*Исходный текст:*
..............................

День мой окончен в крови и пыли

За молотьбой цеповой ячменя.

Осень. Никто не полюбит меня:

День мой окончен в крови и пыли;

Только кричат в вышине журавли

В радостно-звездные дали маня.

День мой окончен в крови и пыли

За молотьбой цеповой ячменя.

П. Карпов. Триолет I

Первое, с чем сталкивается читатель любой книги, — это время автора, точнее, его чувство времени. Тайное, неведомое до поры созвучие душ читающего и автора — это созвучие их времен. Здесь даже не важно историческое время автора и его восприятие современности, не важны при первом прочтении детали, миниатюрные приметы времени, удачные или неловкие штрихи, равно как не важны для автора бытовые подробности его возможного читателя. Время известного в узких кругах писателя Пимена Карпова — это время Апокалипсиса, время последнее или запоследнее (если такое может быть, но встречаем же мы его у Сведенборга, например). Его время — время Страшного суда и адских мучений. Здесь речь идет о самом известном (и единственном из опубликованных) романе П.Карпова "Пламень". Рассказ же Карпова, который мы публикуем скорее в качестве примера и курьеза, демонстрирует события, происходящие после конца карповского времени, карповского дня: те же умозрительные "революция" или "контрыволюция" видятся здесь иллюзорными, сомнамбулическими реальностями. Герои и антигерои передвигаются скорее по инерции, как мертвецы Сведенборга после смерти, а неутолимое желание земли свидетельствует о сельских мужиках как о тайных хтонических сущностях.

Последнее время, время Апокалипсиса, у Карпова наполнено бесконечным нагнетанием ужаса, нелогичными онейрическими связями, обратным ходом времени (персонаж погибает, воскресает, снова погибает). Ужасу нет предела, и тут закрадывается надежда на спасение, на воскресение. Но и надежда оборачивается пыткой. Карпов — писатель последних запредельных вопросов, которые всплывают лишь в последней пограничной ситуации: отсюда все кошмары и морок "Пламени", где вся лирика и поиски Светлого Града выглядит, как изощренная пытка надеждой.

Именно последними вопросами на грани жизни и смерти, нарочито небрежной манерой письма, абсурдным нагнетанием ужаса проза Карпова удивительно похожа на рассказы и романы Юрия Мамлеева. Основная разница между ними в том, что героям "классических" произведений Мамлеева чужды не только социальный пафос, идеология, но и религиозность: надломленный позднесоветский человек, оказавшийся один перед лицом смерти, пассивно заворожен или, в крайнем случае, предается слепому оккультному поиску. Прошло каких-то сорок с небольшим лет между "Пламенем" и "Шатунами", и вот уже на смену традиционным сиволапым мужикам с дремучей наивностью и искренней верой приходят их бледные потомки, запертые в клетках окраинных хрущевок, с их тайными снами и страхами. От Карпова к Мамлееву и далее к Владимиру Сорокину и Виктору Пелевину читатель (если он историк и психолог в одном лице) может проследить всю историю кризиса нации в XX веке. Конечно, соблазнительно и небезынтересно предаваться холодному анализу гнозиса вышепоименованных авторов, но иногда оторопь берет: "До чего же дошел русский человек!" И не сжечь ли все эти книжки с куда-то там идущими, от греха подальше?

..............................

*Задание 1:*
Отфильтруй строки ниже и перепиши только те, в которых встречается слово "nearest".
Текст о Пимене Карпове и строки никак между собой не связаны.

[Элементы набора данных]
..............................

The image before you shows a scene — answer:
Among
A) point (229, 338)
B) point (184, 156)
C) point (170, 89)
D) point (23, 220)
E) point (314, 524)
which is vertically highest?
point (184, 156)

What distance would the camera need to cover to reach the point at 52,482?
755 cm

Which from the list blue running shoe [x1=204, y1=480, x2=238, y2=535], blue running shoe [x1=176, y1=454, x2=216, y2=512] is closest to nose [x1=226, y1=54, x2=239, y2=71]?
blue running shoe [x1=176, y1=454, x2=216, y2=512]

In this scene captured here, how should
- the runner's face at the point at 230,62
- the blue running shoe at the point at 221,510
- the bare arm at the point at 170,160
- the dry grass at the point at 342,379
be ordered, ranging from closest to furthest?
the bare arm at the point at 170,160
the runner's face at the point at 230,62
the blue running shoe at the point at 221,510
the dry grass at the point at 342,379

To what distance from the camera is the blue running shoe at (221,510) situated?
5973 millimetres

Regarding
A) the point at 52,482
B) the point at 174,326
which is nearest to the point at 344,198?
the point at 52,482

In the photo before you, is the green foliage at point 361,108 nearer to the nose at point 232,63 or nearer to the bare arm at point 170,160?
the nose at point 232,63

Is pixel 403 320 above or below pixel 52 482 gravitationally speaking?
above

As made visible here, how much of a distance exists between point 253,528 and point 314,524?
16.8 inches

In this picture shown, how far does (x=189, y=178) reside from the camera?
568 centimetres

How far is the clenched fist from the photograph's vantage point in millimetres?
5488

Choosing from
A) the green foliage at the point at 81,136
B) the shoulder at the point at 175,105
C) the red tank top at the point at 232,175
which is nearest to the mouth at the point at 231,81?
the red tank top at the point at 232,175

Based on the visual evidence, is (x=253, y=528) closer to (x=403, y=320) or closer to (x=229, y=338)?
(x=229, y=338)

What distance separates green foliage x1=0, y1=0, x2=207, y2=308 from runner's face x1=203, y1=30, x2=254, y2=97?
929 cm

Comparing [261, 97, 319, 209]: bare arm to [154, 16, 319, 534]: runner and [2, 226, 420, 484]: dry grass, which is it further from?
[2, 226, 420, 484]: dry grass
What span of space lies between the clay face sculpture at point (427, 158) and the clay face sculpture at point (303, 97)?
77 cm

..............................

*Задание 2:*
Процитируй фрагмент текста о Пимене Карпове между словами "Последнее время, время" и "изощренная пытка надеждой.", включая их самих.

*Правильный ответ 1:*
which is nearest to the point at 344,198?
which is nearest to the mouth at the point at 231,81?

*Правильный ответ 2:*
Последнее время, время Апокалипсиса, у Карпова наполнено бесконечным нагнетанием ужаса, нелогичными онейрическими связями, обратным ходом времени (персонаж погибает, воскресает, снова погибает). Ужасу нет предела, и тут закрадывается надежда на спасение, на воскресение. Но и надежда оборачивается пыткой. Карпов — писатель последних запредельных вопросов, которые всплывают лишь в последней пограничной ситуации: отсюда все кошмары и морок "Пламени", где вся лирика и поиски Светлого Града выглядит, как изощренная пытка надеждой.